Another lawyer, P N Pandey, who had filed the bail application of former Chief Minister Jagannath Mishra on June 11, is also likely to plead the case of Yadav. Pandey when contacted refused to divulge the details of the bail petition and said that the matter would be considered by the court today. Bihar governor A R Kidwai had given his sanction to chargesheet the Chief Minister, two of his cabinet colleagues Bhola Ram Toofani (Animal Husbandry) Vidya Sagar Nishad (Labour) Union minister Chandradeo Prasad Verma, former Chief Minister Jagannath Mishra and others in RC 20 case related to the fodder scam.
The counsel for the Chief Minister has deposed before the court that his client was apprehending arrests following newspapers reports that very soon senior politicians would be nabbed.
Laloos lawyer is also learnt to have taken the plea that there was no legal evidence against his client. and the hearsay evidence obtained from Dipesh Chandak, a Calcutta based supplier, under Section 164 of the code of Criminal could not be made the basis for charging the petitioner as a hearsay evidence relating to co-conspirator was not admissible under Section 8 of the Evidence Act.

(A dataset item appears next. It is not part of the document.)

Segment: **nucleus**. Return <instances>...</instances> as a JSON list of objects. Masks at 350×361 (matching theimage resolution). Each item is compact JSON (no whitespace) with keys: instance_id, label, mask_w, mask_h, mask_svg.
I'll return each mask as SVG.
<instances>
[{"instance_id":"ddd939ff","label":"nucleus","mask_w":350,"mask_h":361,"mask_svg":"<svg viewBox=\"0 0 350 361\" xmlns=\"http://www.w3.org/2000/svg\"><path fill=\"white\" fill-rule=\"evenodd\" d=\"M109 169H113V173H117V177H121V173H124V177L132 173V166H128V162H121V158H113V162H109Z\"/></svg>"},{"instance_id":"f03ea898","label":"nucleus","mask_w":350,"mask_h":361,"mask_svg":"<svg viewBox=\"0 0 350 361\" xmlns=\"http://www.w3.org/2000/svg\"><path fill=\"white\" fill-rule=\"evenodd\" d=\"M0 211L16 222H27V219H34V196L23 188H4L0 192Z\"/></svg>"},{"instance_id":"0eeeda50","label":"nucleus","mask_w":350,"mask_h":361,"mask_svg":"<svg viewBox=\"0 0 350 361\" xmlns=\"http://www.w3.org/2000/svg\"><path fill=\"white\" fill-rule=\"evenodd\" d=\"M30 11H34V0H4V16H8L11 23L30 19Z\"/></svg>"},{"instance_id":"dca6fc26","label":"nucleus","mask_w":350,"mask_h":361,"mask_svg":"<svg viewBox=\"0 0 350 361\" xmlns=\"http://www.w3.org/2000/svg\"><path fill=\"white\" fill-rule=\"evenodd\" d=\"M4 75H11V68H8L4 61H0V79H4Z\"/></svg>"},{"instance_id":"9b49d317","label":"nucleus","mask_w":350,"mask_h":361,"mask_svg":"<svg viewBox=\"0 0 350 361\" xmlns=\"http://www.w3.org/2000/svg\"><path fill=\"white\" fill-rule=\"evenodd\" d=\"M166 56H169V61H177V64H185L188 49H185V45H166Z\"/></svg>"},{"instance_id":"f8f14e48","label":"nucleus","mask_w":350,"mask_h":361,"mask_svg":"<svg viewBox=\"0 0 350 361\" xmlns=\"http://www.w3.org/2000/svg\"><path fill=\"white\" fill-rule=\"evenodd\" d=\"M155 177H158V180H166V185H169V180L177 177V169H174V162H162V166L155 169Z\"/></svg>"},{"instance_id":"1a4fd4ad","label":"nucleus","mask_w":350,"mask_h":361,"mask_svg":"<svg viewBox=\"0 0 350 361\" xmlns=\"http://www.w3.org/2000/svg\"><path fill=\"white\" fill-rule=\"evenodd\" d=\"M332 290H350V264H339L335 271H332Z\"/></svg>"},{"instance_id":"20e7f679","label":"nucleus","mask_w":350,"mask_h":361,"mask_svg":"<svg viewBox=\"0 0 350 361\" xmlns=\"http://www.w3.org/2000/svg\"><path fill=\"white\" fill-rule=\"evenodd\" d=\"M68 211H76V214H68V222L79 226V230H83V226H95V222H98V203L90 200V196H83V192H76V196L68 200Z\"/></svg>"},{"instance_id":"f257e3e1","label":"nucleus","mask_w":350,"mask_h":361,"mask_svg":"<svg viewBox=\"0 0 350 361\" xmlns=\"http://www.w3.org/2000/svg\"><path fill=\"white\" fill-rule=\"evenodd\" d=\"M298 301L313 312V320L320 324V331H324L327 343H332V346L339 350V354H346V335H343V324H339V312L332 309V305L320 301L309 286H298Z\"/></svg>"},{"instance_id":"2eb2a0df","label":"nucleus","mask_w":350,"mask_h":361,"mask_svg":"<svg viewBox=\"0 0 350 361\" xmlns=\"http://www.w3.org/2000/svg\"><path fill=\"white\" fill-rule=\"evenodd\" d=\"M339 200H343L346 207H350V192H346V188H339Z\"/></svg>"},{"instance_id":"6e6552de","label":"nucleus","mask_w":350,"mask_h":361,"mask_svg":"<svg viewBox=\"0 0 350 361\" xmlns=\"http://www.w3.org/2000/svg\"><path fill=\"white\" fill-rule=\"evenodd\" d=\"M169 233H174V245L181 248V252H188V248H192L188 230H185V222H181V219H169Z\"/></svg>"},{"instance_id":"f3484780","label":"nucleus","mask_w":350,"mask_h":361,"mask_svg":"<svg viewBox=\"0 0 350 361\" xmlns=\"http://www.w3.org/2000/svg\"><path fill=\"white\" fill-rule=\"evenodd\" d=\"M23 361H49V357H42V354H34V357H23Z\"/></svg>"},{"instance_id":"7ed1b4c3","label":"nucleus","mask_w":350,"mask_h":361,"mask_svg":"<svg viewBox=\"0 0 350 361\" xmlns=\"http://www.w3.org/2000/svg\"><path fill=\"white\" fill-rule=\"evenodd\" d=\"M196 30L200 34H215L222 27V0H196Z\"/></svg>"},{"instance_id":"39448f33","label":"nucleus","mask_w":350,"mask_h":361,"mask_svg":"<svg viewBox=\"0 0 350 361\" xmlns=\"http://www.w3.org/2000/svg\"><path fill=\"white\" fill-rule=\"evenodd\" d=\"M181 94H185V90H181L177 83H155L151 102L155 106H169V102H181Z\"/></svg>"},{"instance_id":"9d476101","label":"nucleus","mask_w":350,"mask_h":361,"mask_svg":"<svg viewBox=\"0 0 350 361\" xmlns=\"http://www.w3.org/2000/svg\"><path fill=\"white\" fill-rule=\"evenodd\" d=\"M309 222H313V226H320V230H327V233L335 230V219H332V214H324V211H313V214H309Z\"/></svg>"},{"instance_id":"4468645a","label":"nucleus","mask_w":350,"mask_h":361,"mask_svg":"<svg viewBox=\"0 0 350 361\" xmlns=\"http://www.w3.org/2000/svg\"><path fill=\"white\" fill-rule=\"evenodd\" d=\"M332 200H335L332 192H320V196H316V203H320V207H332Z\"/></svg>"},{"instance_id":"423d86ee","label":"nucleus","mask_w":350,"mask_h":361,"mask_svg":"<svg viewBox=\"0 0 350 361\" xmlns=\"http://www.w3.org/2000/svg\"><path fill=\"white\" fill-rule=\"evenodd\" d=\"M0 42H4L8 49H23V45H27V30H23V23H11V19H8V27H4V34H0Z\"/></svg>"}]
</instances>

Sinha is understood to have taken the plea that his client had been implicated just to tarnish political image and if he is arrested the unblemished political career of the petitioner would be tarnished beyond repair. The petitioner in no way made to undergo imprisonment since there was no legal evidence against and the charges leveled prima facie do not constitute any criminal offence.
Meanwhile, the CBI judge S K Lal yesterday rejected the bail of two IAS officials K Arumugam and Mahesh Prasad who were arrested by the CBI in connection with the fodder scam. Both these officials now under suspension were the secretaries of the Animal Husbandry Department between 1990 and 1994.
These two officials had been charged with criminal conspiracy alongwith chief minister, Laloo Prasad Yadav in RC 20, one of the 48 criminal cases filed so far relating to Animal Husbandry department fraud.